Enrique, his mother and brother live in a trailer park. Enrique's Mom, Lina, cleans houses on the other side of town. When her client's husband, Chuck, comes on to her, the two begin to fall in love. Lina's guilt over the affair leads her to confess to both her priest and her son. The situation is made more complicated when Enrique's father makes an unplanned visit and Chuck’s wife turns out to be fatally ill.

While Lina dusts and debates whether to follow her heart, across town, Wanda, a down on her luck recovering-ish drug addict, tries to pull her life together. She decides she will never find the perfect man so she looks to surrogacy to fill the void. She meets a needy couple, says all the right (lies) things and gets pregnant. As Wanda's story unfolds she falters and recovers over and over. Ultimately whether she can change her life lies in one moment of decision making. Vestal's story telling is at it's best with Wanda. One moment you are rooting for her, the next you hope she’s hit by a bus.

While Lina cleans house and Wanda tries to get clean, Connie, Lina's neighbor in the trailer park and a religious zealot with an unrequited libido, latches on to a traveling missionary. Connie's son, Gene, is Enrique's somewhat autistic science partner, and as Connie tries to follow God's path (which of course includes judging everyone else along the way) she ignores her son’s needs to the point the reader is left shaking their head wondering how much religion is too much.
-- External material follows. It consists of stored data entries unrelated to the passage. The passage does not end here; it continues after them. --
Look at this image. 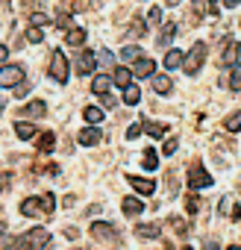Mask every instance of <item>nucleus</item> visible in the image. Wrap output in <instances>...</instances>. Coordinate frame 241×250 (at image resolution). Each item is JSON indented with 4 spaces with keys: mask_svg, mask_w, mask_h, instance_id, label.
<instances>
[{
    "mask_svg": "<svg viewBox=\"0 0 241 250\" xmlns=\"http://www.w3.org/2000/svg\"><path fill=\"white\" fill-rule=\"evenodd\" d=\"M103 115H106V112H103L100 106H85V109H82V118H85L88 124H100Z\"/></svg>",
    "mask_w": 241,
    "mask_h": 250,
    "instance_id": "nucleus-24",
    "label": "nucleus"
},
{
    "mask_svg": "<svg viewBox=\"0 0 241 250\" xmlns=\"http://www.w3.org/2000/svg\"><path fill=\"white\" fill-rule=\"evenodd\" d=\"M120 56H124V59H130V62H139V59H144V53H141V47H139V44H127L124 50H120Z\"/></svg>",
    "mask_w": 241,
    "mask_h": 250,
    "instance_id": "nucleus-30",
    "label": "nucleus"
},
{
    "mask_svg": "<svg viewBox=\"0 0 241 250\" xmlns=\"http://www.w3.org/2000/svg\"><path fill=\"white\" fill-rule=\"evenodd\" d=\"M53 147H56V133L53 130H44L39 136V153H53Z\"/></svg>",
    "mask_w": 241,
    "mask_h": 250,
    "instance_id": "nucleus-16",
    "label": "nucleus"
},
{
    "mask_svg": "<svg viewBox=\"0 0 241 250\" xmlns=\"http://www.w3.org/2000/svg\"><path fill=\"white\" fill-rule=\"evenodd\" d=\"M56 212V200L53 194H41V197H27L21 203V215L24 218H39V215H53Z\"/></svg>",
    "mask_w": 241,
    "mask_h": 250,
    "instance_id": "nucleus-1",
    "label": "nucleus"
},
{
    "mask_svg": "<svg viewBox=\"0 0 241 250\" xmlns=\"http://www.w3.org/2000/svg\"><path fill=\"white\" fill-rule=\"evenodd\" d=\"M74 68H77V74H80V77L94 74V68H97V56H94L91 50H80V53H77V59H74Z\"/></svg>",
    "mask_w": 241,
    "mask_h": 250,
    "instance_id": "nucleus-7",
    "label": "nucleus"
},
{
    "mask_svg": "<svg viewBox=\"0 0 241 250\" xmlns=\"http://www.w3.org/2000/svg\"><path fill=\"white\" fill-rule=\"evenodd\" d=\"M177 147H180V136H171V139L165 142L162 153H165V156H174V153H177Z\"/></svg>",
    "mask_w": 241,
    "mask_h": 250,
    "instance_id": "nucleus-31",
    "label": "nucleus"
},
{
    "mask_svg": "<svg viewBox=\"0 0 241 250\" xmlns=\"http://www.w3.org/2000/svg\"><path fill=\"white\" fill-rule=\"evenodd\" d=\"M56 27H59V30H62V27L71 30V15H68V12H59V15H56Z\"/></svg>",
    "mask_w": 241,
    "mask_h": 250,
    "instance_id": "nucleus-36",
    "label": "nucleus"
},
{
    "mask_svg": "<svg viewBox=\"0 0 241 250\" xmlns=\"http://www.w3.org/2000/svg\"><path fill=\"white\" fill-rule=\"evenodd\" d=\"M36 130H39V127H36V124H30V121H15V136H18V139H24V142H27V139H33V136H36Z\"/></svg>",
    "mask_w": 241,
    "mask_h": 250,
    "instance_id": "nucleus-17",
    "label": "nucleus"
},
{
    "mask_svg": "<svg viewBox=\"0 0 241 250\" xmlns=\"http://www.w3.org/2000/svg\"><path fill=\"white\" fill-rule=\"evenodd\" d=\"M235 53H238V44H232V42L226 39V44L221 47V62H223V65H229V62L235 59Z\"/></svg>",
    "mask_w": 241,
    "mask_h": 250,
    "instance_id": "nucleus-28",
    "label": "nucleus"
},
{
    "mask_svg": "<svg viewBox=\"0 0 241 250\" xmlns=\"http://www.w3.org/2000/svg\"><path fill=\"white\" fill-rule=\"evenodd\" d=\"M185 209H188L191 215H197V212H200V197H197V194H188V197H185Z\"/></svg>",
    "mask_w": 241,
    "mask_h": 250,
    "instance_id": "nucleus-33",
    "label": "nucleus"
},
{
    "mask_svg": "<svg viewBox=\"0 0 241 250\" xmlns=\"http://www.w3.org/2000/svg\"><path fill=\"white\" fill-rule=\"evenodd\" d=\"M30 24H33V27H39V30H41V27H44V24H47V15H44V12H33V15H30Z\"/></svg>",
    "mask_w": 241,
    "mask_h": 250,
    "instance_id": "nucleus-35",
    "label": "nucleus"
},
{
    "mask_svg": "<svg viewBox=\"0 0 241 250\" xmlns=\"http://www.w3.org/2000/svg\"><path fill=\"white\" fill-rule=\"evenodd\" d=\"M153 91H156V94H171V91H174V83H171V77H165V74L153 77Z\"/></svg>",
    "mask_w": 241,
    "mask_h": 250,
    "instance_id": "nucleus-21",
    "label": "nucleus"
},
{
    "mask_svg": "<svg viewBox=\"0 0 241 250\" xmlns=\"http://www.w3.org/2000/svg\"><path fill=\"white\" fill-rule=\"evenodd\" d=\"M209 12H212V15H215V0H209Z\"/></svg>",
    "mask_w": 241,
    "mask_h": 250,
    "instance_id": "nucleus-46",
    "label": "nucleus"
},
{
    "mask_svg": "<svg viewBox=\"0 0 241 250\" xmlns=\"http://www.w3.org/2000/svg\"><path fill=\"white\" fill-rule=\"evenodd\" d=\"M223 6H226V9H232V6H238V0H223Z\"/></svg>",
    "mask_w": 241,
    "mask_h": 250,
    "instance_id": "nucleus-44",
    "label": "nucleus"
},
{
    "mask_svg": "<svg viewBox=\"0 0 241 250\" xmlns=\"http://www.w3.org/2000/svg\"><path fill=\"white\" fill-rule=\"evenodd\" d=\"M130 36L133 39H141V36H147V24H144V18H133V24H130Z\"/></svg>",
    "mask_w": 241,
    "mask_h": 250,
    "instance_id": "nucleus-27",
    "label": "nucleus"
},
{
    "mask_svg": "<svg viewBox=\"0 0 241 250\" xmlns=\"http://www.w3.org/2000/svg\"><path fill=\"white\" fill-rule=\"evenodd\" d=\"M30 94V83H21L18 88H15V97H27Z\"/></svg>",
    "mask_w": 241,
    "mask_h": 250,
    "instance_id": "nucleus-39",
    "label": "nucleus"
},
{
    "mask_svg": "<svg viewBox=\"0 0 241 250\" xmlns=\"http://www.w3.org/2000/svg\"><path fill=\"white\" fill-rule=\"evenodd\" d=\"M120 209H124V215H127V218H136V215H141V212H144V203H141L139 197H124Z\"/></svg>",
    "mask_w": 241,
    "mask_h": 250,
    "instance_id": "nucleus-11",
    "label": "nucleus"
},
{
    "mask_svg": "<svg viewBox=\"0 0 241 250\" xmlns=\"http://www.w3.org/2000/svg\"><path fill=\"white\" fill-rule=\"evenodd\" d=\"M182 62H185V53H182V50H168V53H165V59H162V65H165V68H171V71H174V68H180Z\"/></svg>",
    "mask_w": 241,
    "mask_h": 250,
    "instance_id": "nucleus-20",
    "label": "nucleus"
},
{
    "mask_svg": "<svg viewBox=\"0 0 241 250\" xmlns=\"http://www.w3.org/2000/svg\"><path fill=\"white\" fill-rule=\"evenodd\" d=\"M203 250H221V244H218V241H206Z\"/></svg>",
    "mask_w": 241,
    "mask_h": 250,
    "instance_id": "nucleus-42",
    "label": "nucleus"
},
{
    "mask_svg": "<svg viewBox=\"0 0 241 250\" xmlns=\"http://www.w3.org/2000/svg\"><path fill=\"white\" fill-rule=\"evenodd\" d=\"M139 100H141V88H139L136 83H133L130 88H124V103H127V106H136Z\"/></svg>",
    "mask_w": 241,
    "mask_h": 250,
    "instance_id": "nucleus-29",
    "label": "nucleus"
},
{
    "mask_svg": "<svg viewBox=\"0 0 241 250\" xmlns=\"http://www.w3.org/2000/svg\"><path fill=\"white\" fill-rule=\"evenodd\" d=\"M24 83V68L21 65H3L0 68V88H15Z\"/></svg>",
    "mask_w": 241,
    "mask_h": 250,
    "instance_id": "nucleus-5",
    "label": "nucleus"
},
{
    "mask_svg": "<svg viewBox=\"0 0 241 250\" xmlns=\"http://www.w3.org/2000/svg\"><path fill=\"white\" fill-rule=\"evenodd\" d=\"M6 56H9V47H6V44H0V62H3Z\"/></svg>",
    "mask_w": 241,
    "mask_h": 250,
    "instance_id": "nucleus-43",
    "label": "nucleus"
},
{
    "mask_svg": "<svg viewBox=\"0 0 241 250\" xmlns=\"http://www.w3.org/2000/svg\"><path fill=\"white\" fill-rule=\"evenodd\" d=\"M141 127H144V133H147L150 139H162V136H165V130H168L162 121H144Z\"/></svg>",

As these characters make their way through what amounts to daily life, we feel we are in the room, in their heads, with them as they make decisions good and bad. We feel their pain, we see the road ahead, and when the book is done and all the lose ends come together, it's one of those books where you wish there were more just so we could hang in Eula, Idaho a little longer.

If you enjoy fantastic storytelling, beautifully written descriptions and complex, realistic characters this novel is for you. Check it out!